Deepmind has launched AlphaTensor, the first artificial intelligence (AI) system for developing innovative, efficient, and provably correct algorithms for fundamental tasks like matrix multiplication. The research was published in Nature on October 5, 2022.
AlphaTensor is based on AlphaZero, an agent that has demonstrated superhuman performance in board games like Chess, Go, and Shogi, and this study depicts AlphaZero’s path from playing games to addressing intractable mathematical problems. The study solves a 50-year-old mathematical mystery concerning the quickest way to multiply two matrices. It is a step forward in DeepMind’s ambition to use AI to advance science and solve the most fundamental problems.

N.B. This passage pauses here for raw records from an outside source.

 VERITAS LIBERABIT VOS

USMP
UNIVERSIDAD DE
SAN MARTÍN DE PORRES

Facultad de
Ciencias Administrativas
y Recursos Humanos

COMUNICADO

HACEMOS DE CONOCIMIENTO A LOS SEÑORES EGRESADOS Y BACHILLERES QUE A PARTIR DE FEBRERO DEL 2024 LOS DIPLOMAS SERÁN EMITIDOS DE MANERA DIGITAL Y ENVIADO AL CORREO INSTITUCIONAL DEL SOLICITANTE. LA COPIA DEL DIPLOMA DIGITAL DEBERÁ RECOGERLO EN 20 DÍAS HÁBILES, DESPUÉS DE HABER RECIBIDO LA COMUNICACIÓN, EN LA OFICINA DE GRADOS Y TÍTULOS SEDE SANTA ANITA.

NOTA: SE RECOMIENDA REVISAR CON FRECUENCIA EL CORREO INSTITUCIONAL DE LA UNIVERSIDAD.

For thousands of years, mathematicians have relied on algorithms to perform fundamental operations. The ancient Egyptians devised an algorithm for multiplying two integers without the aid of a multiplication table. At the same time, the Greek mathematician Euclid established an approach for computing the greatest common divisor being used today.
Despite the present familiarity with algorithms – which are used in everything from classroom mathematics to cutting-edge scientific research – the process of inventing new algorithms is exceedingly challenging and illustrates the human mind’s extraordinary reasoning ability.
Since the Strassen method was released in 1969, computer scientists have been striving to outperform its speed of multiplying two matrices. Matrix multiplication is used to analyze smartphone photos, recognize verbal commands, generate visuals for computer games, execute weather simulations, compress data and films for internet sharing, and much more.
Companies all around the globe invest a lot of effort and money in creating computing hardware that can effectively multiply matrices. As a result, even slight increases in matrix multiplication performance can have a significant impact.
The Process And Progress Of Automating Algorithmic Discovery
First, they turned the task of developing efficient matrix multiplication algorithms into a single-player game.
The board in this game is a three-dimensional tensor (array of integers) representing how far from correct the current method is.
The player attempts to change the tensor and zero out its entries by using a set of allowable movements that correspond with algorithm instructions.
When the player succeeds, the outcome is a valid matrix multiplication method for any pair of matrices. Its efficiency is measured by the number of steps required to zero out the tensor.
Compared to the game of Go, which has long been a challenge for AI, the number of possible moves at each stage of this game is 30 orders of magnitude more (above 1033 for one of the settings we consider).
Exploring The Impact On Future Research And Applications
From a mathematical approach, their findings can help guide future research in complexity theory, which tries to find the quickest techniques for addressing computer problems.
AlphaTensor contributes to understanding the richness of matrix multiplication algorithms by investigating the space of potential algorithms more effectively than earlier attempts.
Understanding this space may lead to new insights into determining the asymptotic complexity of matrix multiplication, one of computer science’s most fundamental unresolved issues.
The research also demonstrates that AlphaZero is a strong algorithm that can be extended well beyond typical games to assist in the solution of open issues in mathematics.
Building on these findings, the researchers intend to inspire a larger body of work – using AI to help society address some of the most pressing difficulties in mathematics and the sciences.